Uma vasta rede de portos e feitorias

Sripur, a sul de Sonargaon, sede dos reinos de Chand Rai e Kendra Rai, era conhecida por alguns autores como Sherpur Feringhi, sinal da importância da presença portuguesa naquelas paragens. Em 1586, o viajante inglês Ralph Fitch anotava no seu diário que tinham “autoridade absoluta sobre esse porto”, tendo ele próprio viajado do Pegu a Sripur num navio pertencente a um certo Alberto Carvalho. Outro importante entreposto era Chandecan, onde os jesuítas construiriam a sua primeira igreja, inaugurada a 1 de Janeiro de 1600. Muita da informação disponível sobre esse local deve-se às cartas de frei Francisco Fernandes e confrades, pois ali desempenhavam labor missionário a convite do próprio rei. Mas tempos complicados se avizinhavam pois esse soberano, que sempre os favorecera, cedo trocou de posição e, para agradar o congénere de Arracão, mandou assassinar um dos mais destacados membros da comunidade, o galante e alevantado capitão Domingos Carvalho.

Também em Bakla tínhamos feitoria e a dela ouviríamos falar graças aos relatos do padre Melchior Fonseca, desembarcado em Bengala, em 1599, sob o manto protector de um príncipe hindu favorável à presença lusa. Fonseca e a outros padres da Companhia de Jesus puderam assim pregar e erigir igrejas. Havia já ali uma colónia liderada por alguém a quem chamavam “o Capitão”, e que há décadas não recebia a visita de um sacerdote.

Em Catrabo, Francisco Fernandes ressalta a presença de uma forte comunidade muçulmana “receptiva aos ensinamentos cristãos” e convencida até da “veracidade da nova lei”, embora se mostrasse renitente à conversão. Não obstante, influente se mostraria a comunidade portuguesa entretanto ali estabelecida.

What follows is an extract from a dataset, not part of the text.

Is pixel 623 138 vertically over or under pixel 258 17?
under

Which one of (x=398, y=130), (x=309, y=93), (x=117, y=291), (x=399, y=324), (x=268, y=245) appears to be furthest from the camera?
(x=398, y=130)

Loricul, a umas 28 milhas a sul de Daca, era outro dos estabelecimentos portugueses. Aparece grafada no mapa de Van den Broek (1660) como “Noricoel” e é assinalada por uma cruz, de resto como os restantes lugares cristãos identificados. Thomas Henry Digges La Touche, autor de vasta obra geográfica e geológica, sugere que o lugar deve o nome ao vice-rei D. Luís Carlos Inácio Xavier de Meneses, mais conhecido como Marquês do Louriçal, responsável pelos destinos da Índia Portuguesa entre 1741 até 1742, embora o jesuíta flamengo Henri Hosten, profundo conhecedor da Índia, atribua ao local bem maior antiguidade. Aqui terão erguido os agostinhos uma igreja, algures no fim do século XVI. Segundo o testemunho de Sicardo, historiador-mor dessa congregação, em 1682 ela mantinha-se ainda de pé, mas o geógrafo britânico James Rennell avistara apenas, a 14 de Fevereiro de 1756, “as ruínas de uma igreja portuguesa e outros amontoados de tijolo”. Nicolau de Paiva, protector dos jesuítas, viveu em Louricol em 1657, e consta que terá sugerido ao vice-rei que lhe enviasse a devida assistência, navios e soldados, para se apoderar das vizinhas ilhas de Kegeria e Ingelee.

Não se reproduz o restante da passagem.